# TIVO EDGE - Constantly Dropping Connection + IOS App Connectivity Dropping - Quick Tally for Review Article 23 August 2022



## EDISFM (Nov 4, 2020)

Long Time Tivo Gen-1 user. Upgraded to Tivo Edge.

Have 1G Xfinity Connection, 26 devices connected with Strong Signal - Except for EDGE

EDGE about 1 year old. Connection attempts using WiFi, Ethernet and MoCA.

Curious how many people have EDGE Connectivity Issues and if Tivo or the parent company actually gives a ****.

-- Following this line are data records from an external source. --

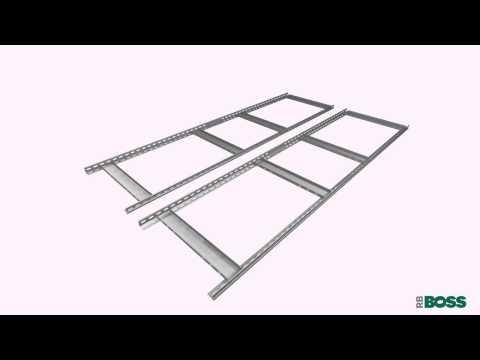 Screwfix - RB Boss Galvanised Boltless Freestanding Shelving 4-Tier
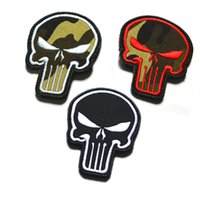 badge military - Exclusive D embroidery Punisher Velcro armband morale color double sided Velcro patch affixed military patches badges free ship Z00727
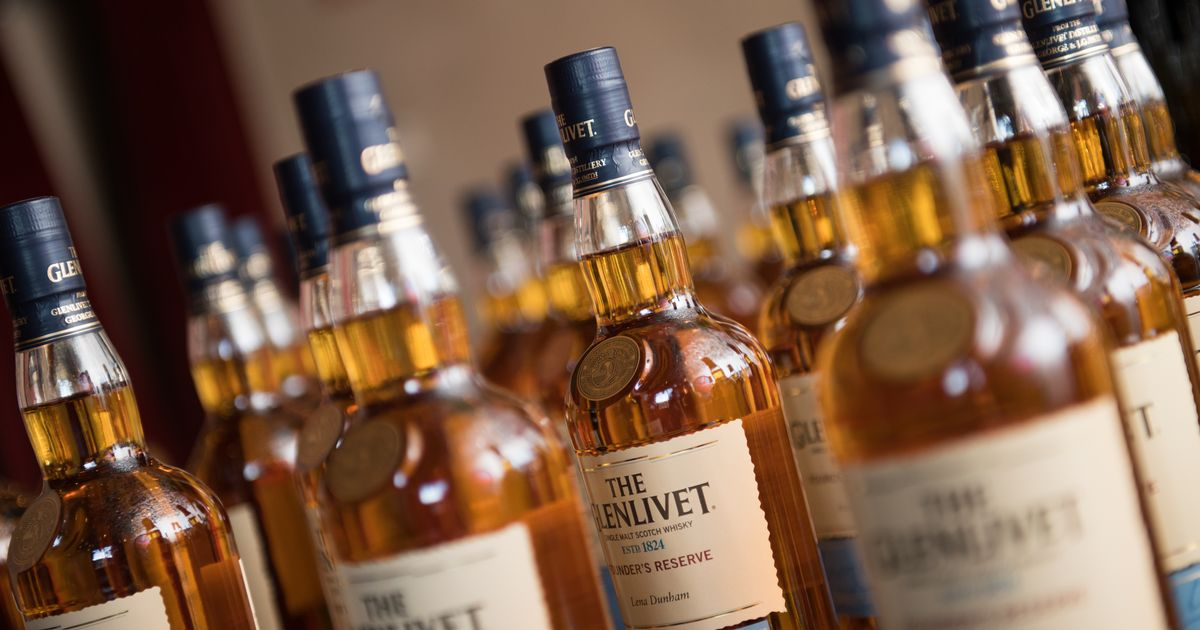 Scotch Brands Boost French Drinks Giant photo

A simple YES would be helpful.

Cheers


----------



## jackchristensen (Oct 16, 2012)

I've got a similar problem. I'm also a long time user of a Gen 1. My Edge worked just fine until recently. It won't stay connected to my WIFI network any more. I'm not having that problem with any of the other 20+ devices. As a result it doesn't record the shows I want recorded. I've never gotten an error indication. Folks at TIVO requested info, which I sent a couple of weeks ago. Haven't heard back.


----------



## Rob772 (Jan 3, 2016)

*TiVo Edge goes momentarily to full Blackscreen then skip mode no longer functions*
Skip mode stops functioning after Edge go to full black screen while viewing recorded show displaying skip available. Tried skip in automatic & manual mode. tried sending direct messages to TiVo support on Twitter but never get a response. My edge is hardwired (cat6) from a linksys gigabit switch which is connected to my Greenlight fiberoptic internet service (494.52Mbps download, 495.59Mbps upload, 1ms Ping reported with from my Orbi mesh router) Do I have a lemon or is this a problem being addressed?


----------